Ангелхейм поднял щит как раз в момент, когда из-за веток вжикнула стрела, а за ней сразу еще три. Я послал коня вперед, кустарник распахнулся, как зеленые брызги. Под копытами вскрикнуло и затрещало, второго я зарубил, Ангелхейм прыгнул с коня и повалил третьего с кинжалом в руках.

Четвертый метнулся в заросли и пропал. Я метнул меч в кусты, ориентируясь на шелест. Там затрещало, ветви прогнулись, затрепетали, на землю грохнулось нечто тяжелое.

Ангелхейм поднялся, тяжело дыша, вломился в кусты, как носорог, у которого со зрением проблемы. Некоторое время там шумело, пыхтело, постанывало, наконец маркиз выбрался обратно, в руке мой меч, стальное лезвие в крови по самую рукоять.

Подскакал на горячем коне Ульрих, огляделся, остро сожалея, что все закончилось без него.

– Здорово вы его, маркиз!

Ангелхейм поморщился.

– Я только меч выдернул… кое-как. Наш сюзерен засадил ему в бок по самую рукоять. Насквозь, как жука.

Ульрих повернулся ко мне:

– Как вы это сделали?

– По звуку, – ответил я. – Он же топал, пыхтел, и кусты шевелились.

Ульрих с сомнением покачал головой, но промолчал, Ангелхейм спросил жадно:

– Научите?

– Есть и получше вещи, – сказал я нравоучительно, – чему стоит учиться. Вы читать-писать пробовали?

Дорога сделала поворот, в узком месте между двумя скалами пятеро неизвестных ждут нас на коленях. Легкие всадники Герцеля с ним во главе окружили их и с ожиданием смотрят на меня.

– Наши раненые есть? – спросил я.

– Да, – ответил сэр Герцель нехотя. – Если вашей светлости будет угодно…

Раненых уложили под скалой в тени, я так и понял, что рассчитывают на мое умение заживлять раны, хотя сказать такое вслух не решаются: не дело гроссграфа заниматься врачеванием, как простому лекарю.

Я быстро прошелся вдоль ряда, касаясь то лба, то обнаженной груди, это надо в первую очередь, есть такие, что не проживут лишнюю минуту, вернулся, поеживаясь от холода, к пленным.

– Кто такие?

– Люди барона Руаяля, – объяснил сэр Герцель. – Верны своему господину, хоть и знают, что тот убит.

– Даже у такой сволочи, как Руаяль, – сказал я, – в этом мире есть верные люди.

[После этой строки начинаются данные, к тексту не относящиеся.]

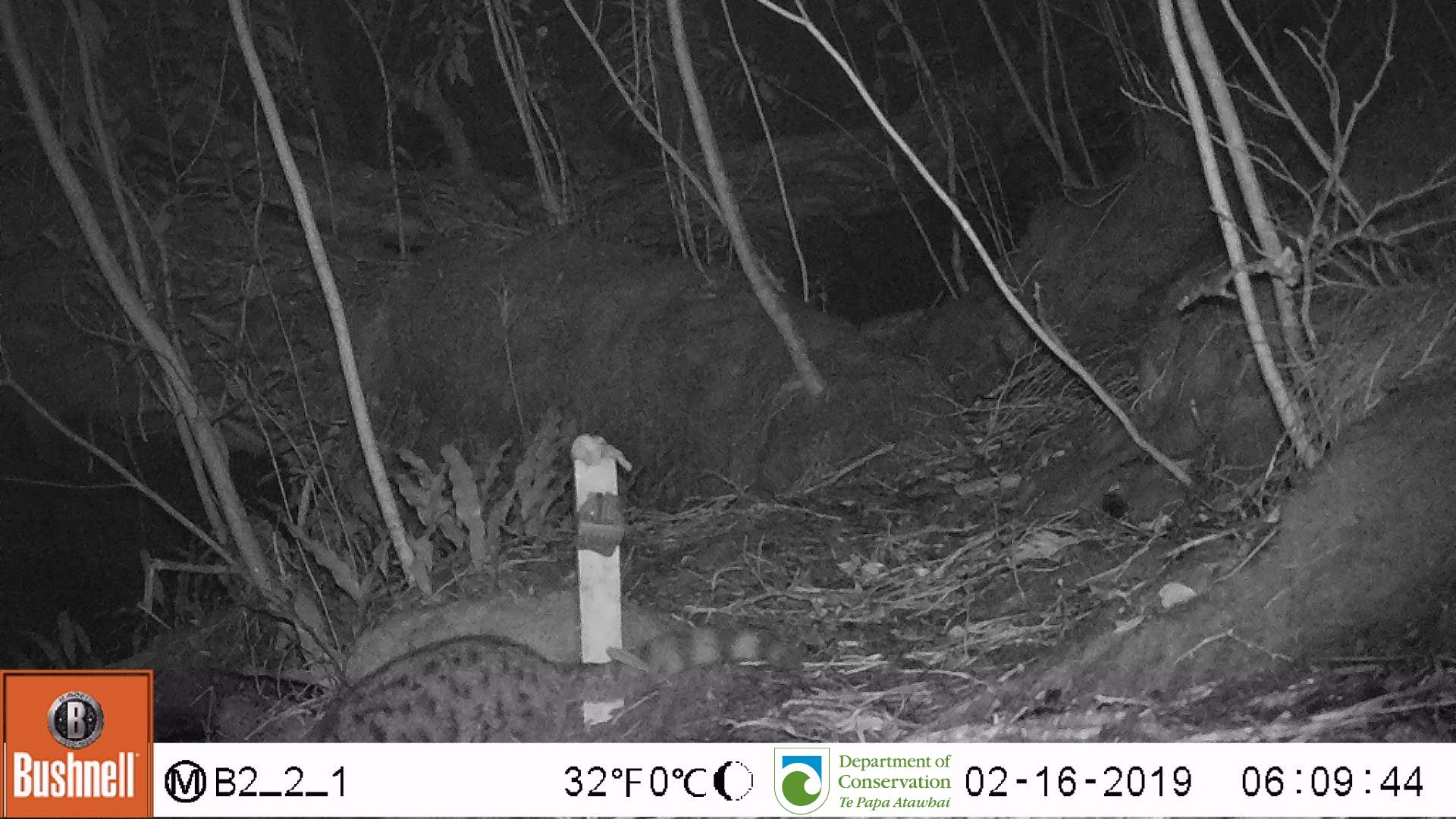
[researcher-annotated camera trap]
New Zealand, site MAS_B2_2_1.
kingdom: Animalia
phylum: Chordata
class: Mammalia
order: Carnivora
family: Felidae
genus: Felis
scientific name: Felis catus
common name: domestic cat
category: cat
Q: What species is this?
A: Cat (domestic cat) (Felis catus).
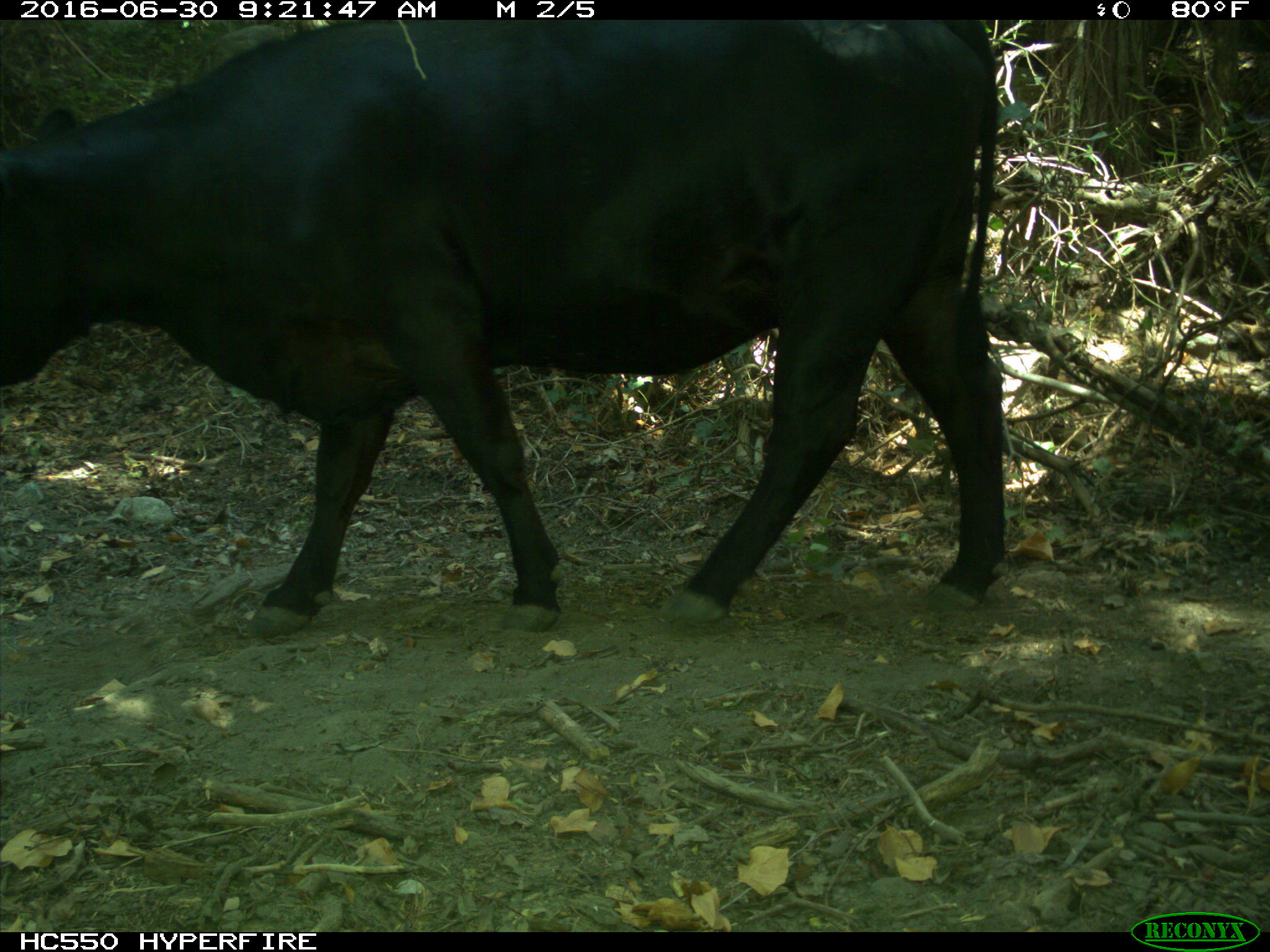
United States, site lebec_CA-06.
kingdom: Animalia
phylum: Chordata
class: Mammalia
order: Artiodactyla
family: Bovidae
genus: Bos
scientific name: Bos taurus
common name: domestic cow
Bos taurus (domestic cow).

Хотя вообще-то не должны. Это собака верна своему хозяину в любом случае, каким бы тот мерзавцем ни был! И она не виновата. Но человек не должен уподобляться…

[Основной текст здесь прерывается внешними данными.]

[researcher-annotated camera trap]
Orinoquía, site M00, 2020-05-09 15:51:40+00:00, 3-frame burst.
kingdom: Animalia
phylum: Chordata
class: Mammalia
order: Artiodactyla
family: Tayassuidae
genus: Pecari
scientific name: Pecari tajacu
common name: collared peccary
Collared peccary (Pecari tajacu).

Один из стоявших на коленях вскричал:

– Погодите! Что вы хотите? Я – рыцарь! Я благородный человек! Я верен своему сюзерену!

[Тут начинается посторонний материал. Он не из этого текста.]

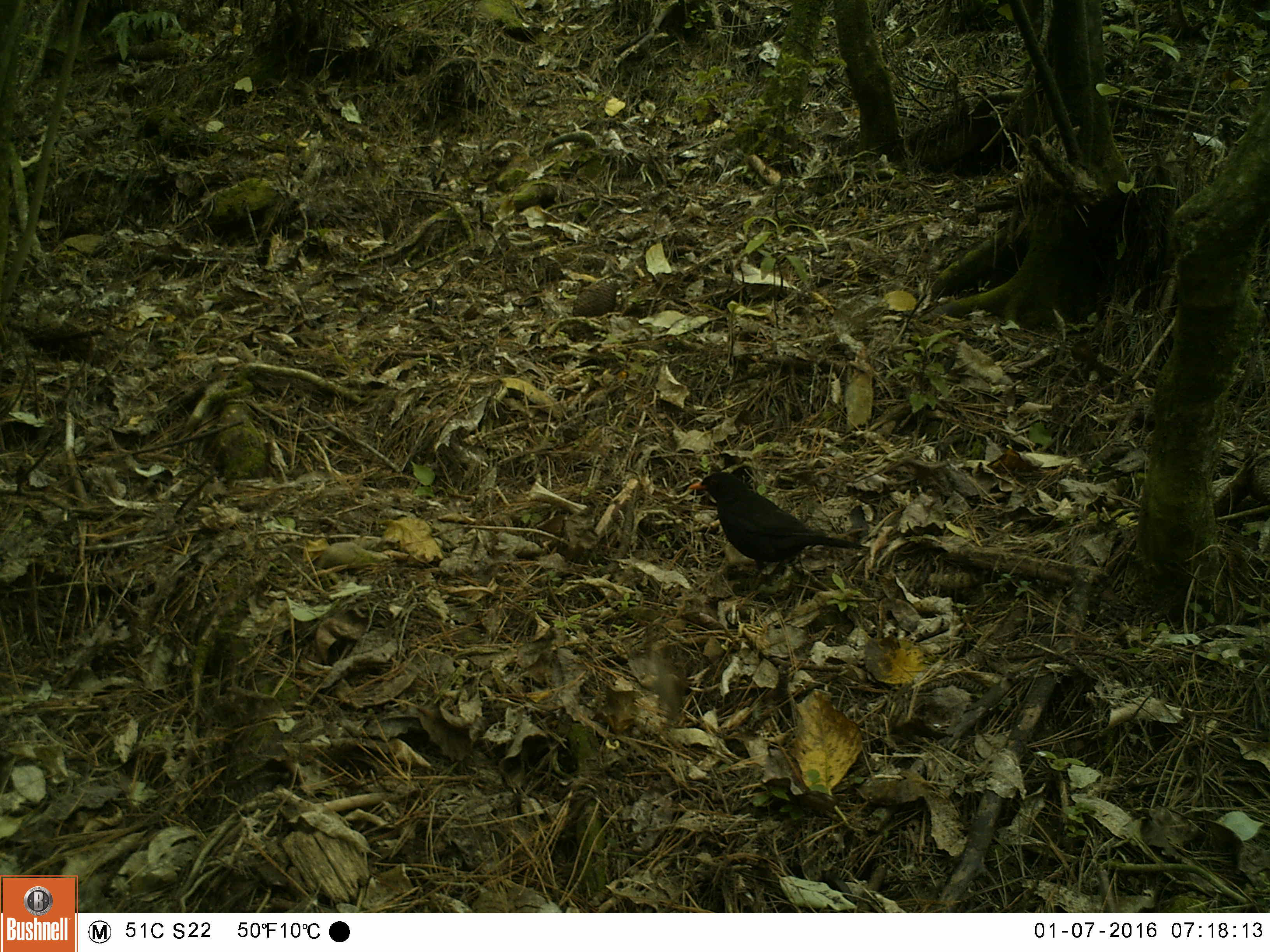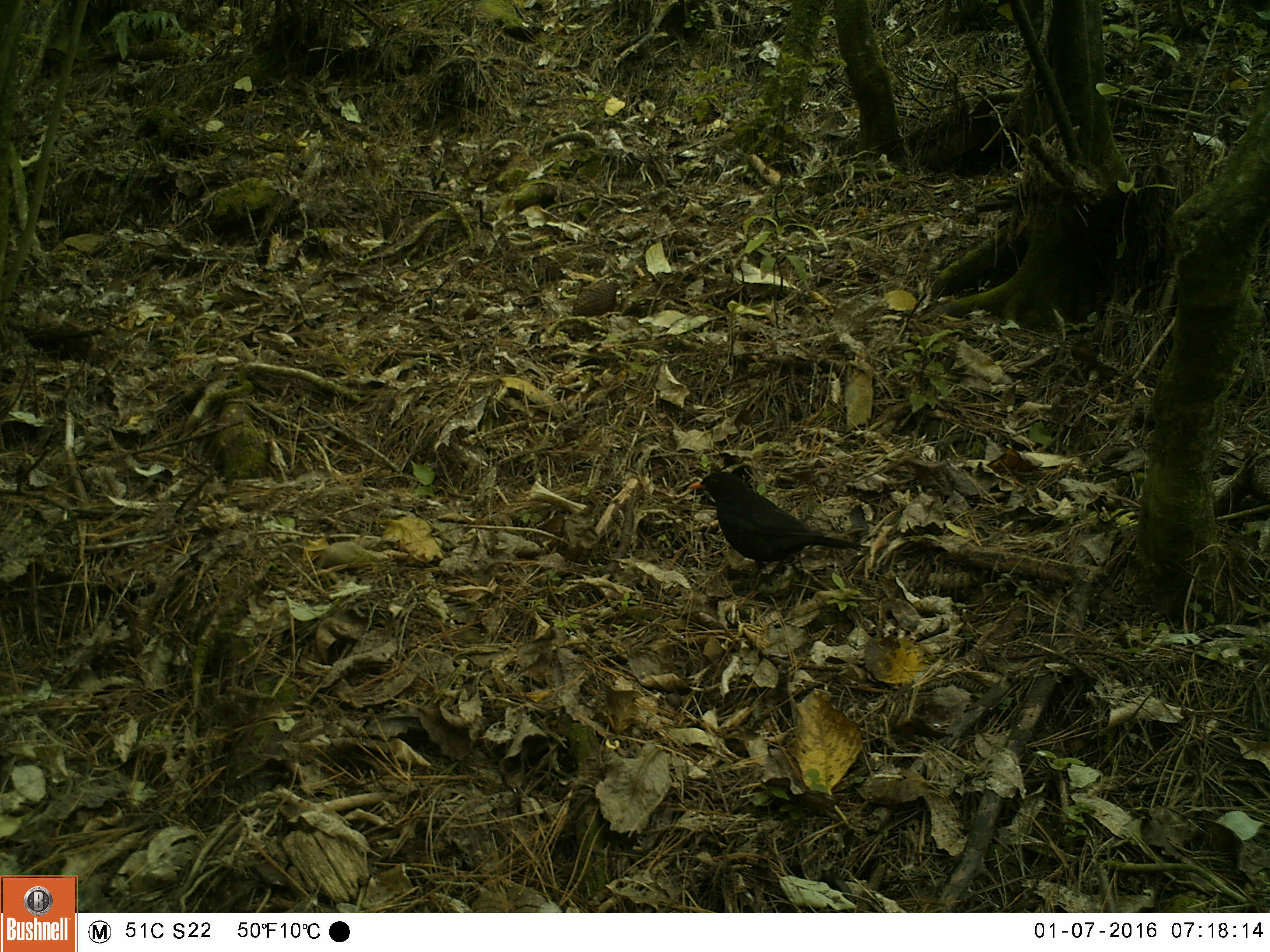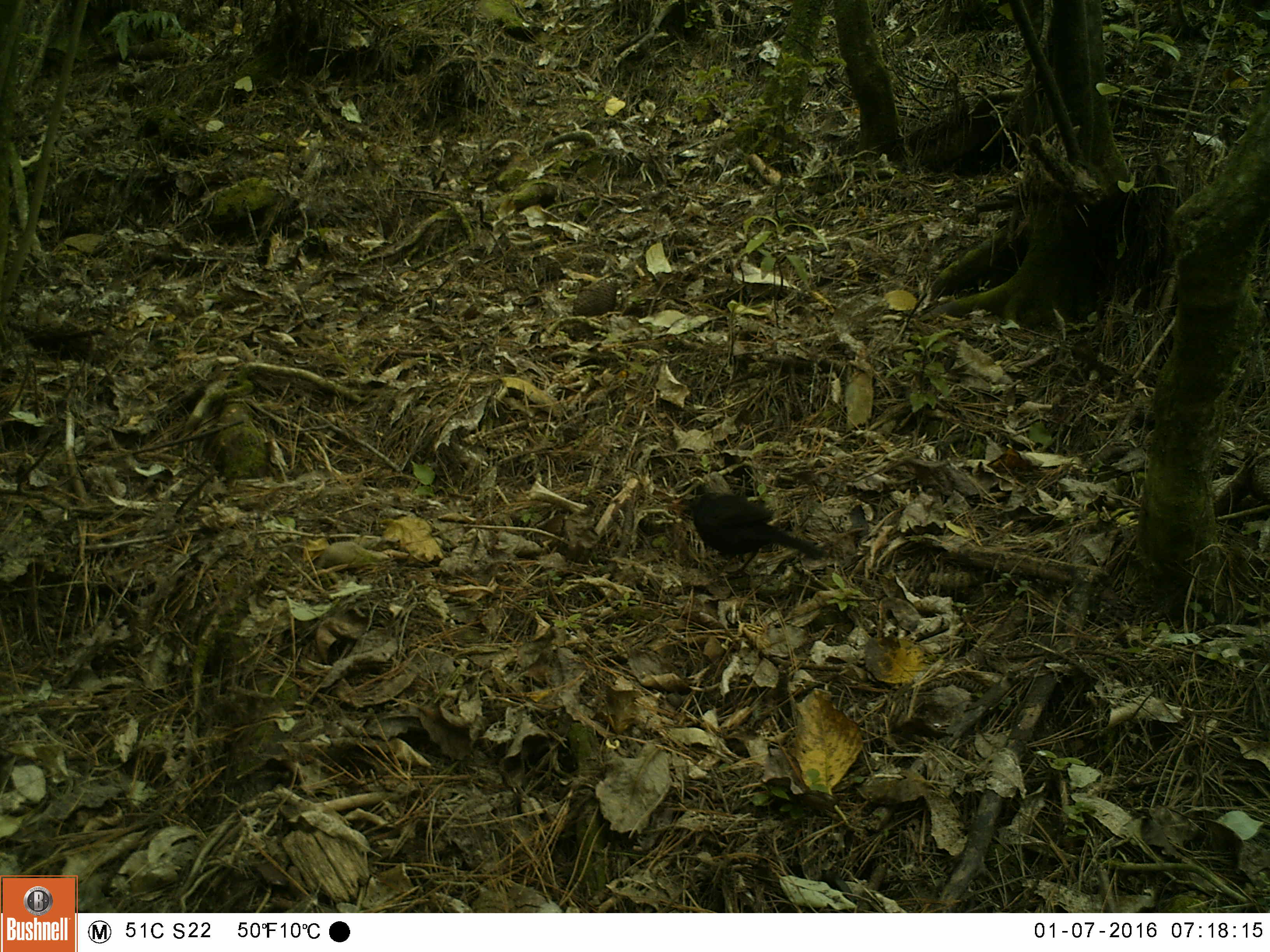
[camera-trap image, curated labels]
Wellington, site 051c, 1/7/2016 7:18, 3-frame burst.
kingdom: Animalia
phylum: Chordata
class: Aves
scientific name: Aves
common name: bird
Bird (Aves).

– С благородных спрашиваем вдвое, – отрезал я. – Сэр Ульрих, распорядитесь… Это теперь моя земля, а эти люди – преступники. Поступайте с ними, как положено.

Пленный рыцарь понял, что верность осталась неоцененной, прокричал, безуспешно вырываясь из рук стражников:

– Но как же милосердие? Вы же говорили о милосердии!

Ульрих и Ангелхейм посмотрели на меня в изумлении. Я переспросил заинтересованно:

– Я говорил?

Пленник помотал головой.

– Церковь говорит! – выкрикнул он торопливо. – Церковь глаголет о милосердии! А вы же церковник!

– Эра милосердия придет, – пообещал я со вздохом, – когда постареют люди и опекающая их церковь. Но я молод, а молодость живет справедливостью. Церковь тоже, слава Богу, еще молодая, злая и малость безрассудная… Эй, этого повесить, остальных зарубить на месте. И… поехали, поехали дальше.

Над пленными засверкали мечи, сэр Ульрих проворчал с удовлетворением:

– Это по справедливости.

– И никакого милосердия к преступникам! – добавил Ангелхейм.